Follow One Man’s Midcentury-Mailbox Dream

When Greg Kelly and Laura Herring relocated their family of four, they did what some might call unconventional. They moved into a home in the same neighborhood that was half the size of their previous home. Working with architect Richard Hall, they transformed a 1,200-square-foot 1954 ranch into something a little more in line with their needs and midcentury modern tastes. Hall tore down walls, opened the indoors to the outdoors and sculpted a house that was just right.



Photos of the renovation were published in the New York Times in November 2012, and later that year, the home also was featured on the local Remodelers Home Tour. Afterward one of the architects told Kelly that his wife had remarked that the mailbox did not work with the impressive renovation. Kelly couldn’t shake that comment. “I’m a bit of a perfectionist,” he says. “I didn’t obsess on it, but it always kind of bothered me.”



Shown: Kelly’s remodeled house with the standard mailbox designed by U.S. postal engineer Roy Joroleman in 1915.


Around the same time, Kelly, a business appraiser, picked up an issue of Atomic Ranch, a popular magazine for midcentury enthusiasts. In that issue a reader asked the magazine’s editor if she knew of any sources for ’50s period mailboxes. The frustrated reader had searched the Internet for authentic pieces and reproductions to no avail. Seeing this plea, Kelly thought, “I’m not alone on this.” The editor responded with “The retro. market seems to be wide open.” If one midcentury homeowner was struggling with the mailbox, there must be more, Kelly thought. He calls this his “aha” moment.


The History of Midcentury Mailboxes


The atomic mailbox photo that accompanied the question intrigued Kelly. “I thought it might be patented,” he wrote on his blog documenting the quest. He scanned through decades of patents through the United States Patent and Trademark office, but none accompanied that mailbox design. Kelly then pored through catalogs and magazines from the ’50s, ’60s and ’70s for clues to the design’s origin. He found some leads, but the trail went cold. Where had this mailbox come from?



Kelly pursued an alternative avenue. He assembled and contacted as many approved U.S. mailbox manufacturers from the 1950s and 1960s as possible. “Everywhere I went, everything had been acquired,” he says. Of the 22 independent companies producing mailboxes in the United States in the early 1970s, only one — Fulton Corporation — still made mailboxes.

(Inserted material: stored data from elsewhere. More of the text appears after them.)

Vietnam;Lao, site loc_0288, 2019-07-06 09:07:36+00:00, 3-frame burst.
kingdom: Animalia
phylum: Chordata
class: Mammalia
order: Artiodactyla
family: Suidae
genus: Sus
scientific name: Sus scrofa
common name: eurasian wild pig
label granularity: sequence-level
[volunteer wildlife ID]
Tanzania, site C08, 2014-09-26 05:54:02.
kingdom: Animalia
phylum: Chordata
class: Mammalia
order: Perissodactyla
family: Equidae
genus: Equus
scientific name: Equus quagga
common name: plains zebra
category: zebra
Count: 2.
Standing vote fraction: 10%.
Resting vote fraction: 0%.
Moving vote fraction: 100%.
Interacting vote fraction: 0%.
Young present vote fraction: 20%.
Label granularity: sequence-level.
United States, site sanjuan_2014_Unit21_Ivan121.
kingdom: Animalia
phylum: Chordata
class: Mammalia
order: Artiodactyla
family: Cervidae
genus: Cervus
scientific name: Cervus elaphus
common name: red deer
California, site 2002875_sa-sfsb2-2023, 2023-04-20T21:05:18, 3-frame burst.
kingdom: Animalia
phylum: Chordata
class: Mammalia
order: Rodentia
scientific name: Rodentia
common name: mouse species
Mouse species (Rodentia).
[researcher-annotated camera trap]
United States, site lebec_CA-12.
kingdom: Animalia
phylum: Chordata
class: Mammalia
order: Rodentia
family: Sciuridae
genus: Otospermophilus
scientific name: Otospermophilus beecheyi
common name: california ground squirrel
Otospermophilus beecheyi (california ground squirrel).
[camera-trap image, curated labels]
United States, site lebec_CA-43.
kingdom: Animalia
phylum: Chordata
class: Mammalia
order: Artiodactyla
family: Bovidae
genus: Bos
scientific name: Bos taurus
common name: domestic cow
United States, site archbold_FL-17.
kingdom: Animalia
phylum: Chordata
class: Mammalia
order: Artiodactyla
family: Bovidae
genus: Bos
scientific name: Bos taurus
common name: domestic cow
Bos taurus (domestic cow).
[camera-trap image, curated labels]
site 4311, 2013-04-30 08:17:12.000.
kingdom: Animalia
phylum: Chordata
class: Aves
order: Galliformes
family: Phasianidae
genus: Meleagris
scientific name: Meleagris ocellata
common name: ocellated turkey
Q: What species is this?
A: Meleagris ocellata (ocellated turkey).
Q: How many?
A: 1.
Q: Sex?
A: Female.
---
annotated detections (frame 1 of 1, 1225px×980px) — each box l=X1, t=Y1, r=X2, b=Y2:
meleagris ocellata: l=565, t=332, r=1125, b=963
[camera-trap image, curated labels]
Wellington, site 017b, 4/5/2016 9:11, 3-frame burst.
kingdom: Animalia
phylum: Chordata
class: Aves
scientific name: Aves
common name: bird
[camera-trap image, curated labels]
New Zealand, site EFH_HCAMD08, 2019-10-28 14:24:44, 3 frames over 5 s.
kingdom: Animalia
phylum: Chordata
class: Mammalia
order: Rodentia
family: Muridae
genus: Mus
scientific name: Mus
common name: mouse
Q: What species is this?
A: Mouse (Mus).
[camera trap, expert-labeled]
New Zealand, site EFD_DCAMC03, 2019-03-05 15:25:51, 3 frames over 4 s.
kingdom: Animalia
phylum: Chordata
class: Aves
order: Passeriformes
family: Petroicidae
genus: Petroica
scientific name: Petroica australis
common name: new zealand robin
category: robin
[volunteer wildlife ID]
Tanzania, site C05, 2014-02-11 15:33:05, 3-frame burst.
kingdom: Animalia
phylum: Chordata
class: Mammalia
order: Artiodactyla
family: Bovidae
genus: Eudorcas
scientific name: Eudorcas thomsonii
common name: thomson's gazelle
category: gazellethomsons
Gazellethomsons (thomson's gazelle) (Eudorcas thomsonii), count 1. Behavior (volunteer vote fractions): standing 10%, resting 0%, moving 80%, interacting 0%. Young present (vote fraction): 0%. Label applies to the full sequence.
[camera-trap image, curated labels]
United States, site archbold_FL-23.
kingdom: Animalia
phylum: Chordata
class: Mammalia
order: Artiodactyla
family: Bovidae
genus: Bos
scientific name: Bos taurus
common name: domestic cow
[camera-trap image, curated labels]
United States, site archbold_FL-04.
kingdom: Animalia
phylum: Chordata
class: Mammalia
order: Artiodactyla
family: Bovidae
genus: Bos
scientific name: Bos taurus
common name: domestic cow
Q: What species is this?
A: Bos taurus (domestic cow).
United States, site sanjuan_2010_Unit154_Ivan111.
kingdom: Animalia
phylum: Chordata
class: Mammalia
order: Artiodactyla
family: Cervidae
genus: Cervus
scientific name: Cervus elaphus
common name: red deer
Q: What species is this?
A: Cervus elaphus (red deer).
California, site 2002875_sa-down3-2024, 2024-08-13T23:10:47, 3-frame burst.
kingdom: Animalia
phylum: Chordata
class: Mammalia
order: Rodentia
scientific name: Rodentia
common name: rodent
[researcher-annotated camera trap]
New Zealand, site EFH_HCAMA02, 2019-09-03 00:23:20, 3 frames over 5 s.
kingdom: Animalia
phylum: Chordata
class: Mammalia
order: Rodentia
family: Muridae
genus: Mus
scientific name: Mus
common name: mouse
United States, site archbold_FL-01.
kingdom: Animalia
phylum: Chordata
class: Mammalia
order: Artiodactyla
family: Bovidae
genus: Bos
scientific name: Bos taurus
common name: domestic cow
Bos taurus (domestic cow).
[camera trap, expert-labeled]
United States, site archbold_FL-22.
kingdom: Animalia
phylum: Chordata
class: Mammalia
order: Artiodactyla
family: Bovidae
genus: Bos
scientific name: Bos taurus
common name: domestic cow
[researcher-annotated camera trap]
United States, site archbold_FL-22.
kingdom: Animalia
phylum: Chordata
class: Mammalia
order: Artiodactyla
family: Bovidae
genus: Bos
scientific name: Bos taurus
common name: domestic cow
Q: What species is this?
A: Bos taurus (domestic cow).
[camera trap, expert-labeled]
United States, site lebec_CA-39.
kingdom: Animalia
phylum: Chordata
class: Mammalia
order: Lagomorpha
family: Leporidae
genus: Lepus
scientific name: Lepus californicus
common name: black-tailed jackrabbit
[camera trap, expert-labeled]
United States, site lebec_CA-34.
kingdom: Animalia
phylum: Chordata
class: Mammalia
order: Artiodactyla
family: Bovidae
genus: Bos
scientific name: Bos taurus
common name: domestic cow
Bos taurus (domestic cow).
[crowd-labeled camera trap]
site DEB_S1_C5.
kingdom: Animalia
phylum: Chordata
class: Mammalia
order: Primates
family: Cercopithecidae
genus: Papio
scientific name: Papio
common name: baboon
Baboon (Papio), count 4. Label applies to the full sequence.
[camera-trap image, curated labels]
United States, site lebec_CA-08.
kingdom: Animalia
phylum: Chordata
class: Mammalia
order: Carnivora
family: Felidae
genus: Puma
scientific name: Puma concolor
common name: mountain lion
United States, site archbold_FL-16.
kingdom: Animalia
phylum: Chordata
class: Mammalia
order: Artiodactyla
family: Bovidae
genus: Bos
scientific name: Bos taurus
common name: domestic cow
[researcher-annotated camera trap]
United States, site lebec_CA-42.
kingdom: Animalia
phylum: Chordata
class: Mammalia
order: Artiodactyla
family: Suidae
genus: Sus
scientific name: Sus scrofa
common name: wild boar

Kelly mailed the mailbox photo he had seen in Atomic Ranch to Fulton and asked if they knew who made it. A Fulton representative responded quickly to his request, stating: “I believe we did, at least I see one very much like what you sent, in one of our old catalogs … we stopped making it in 1993.” The rep included the original catalog shot of the company’s Sleek Suburban mailbox (highlighted in the photo here). Unfortunately Fulton no longer had the original dies that Kelly could repurpose, the way Modernica had done with Charles and Ray Eames’ original case study molds.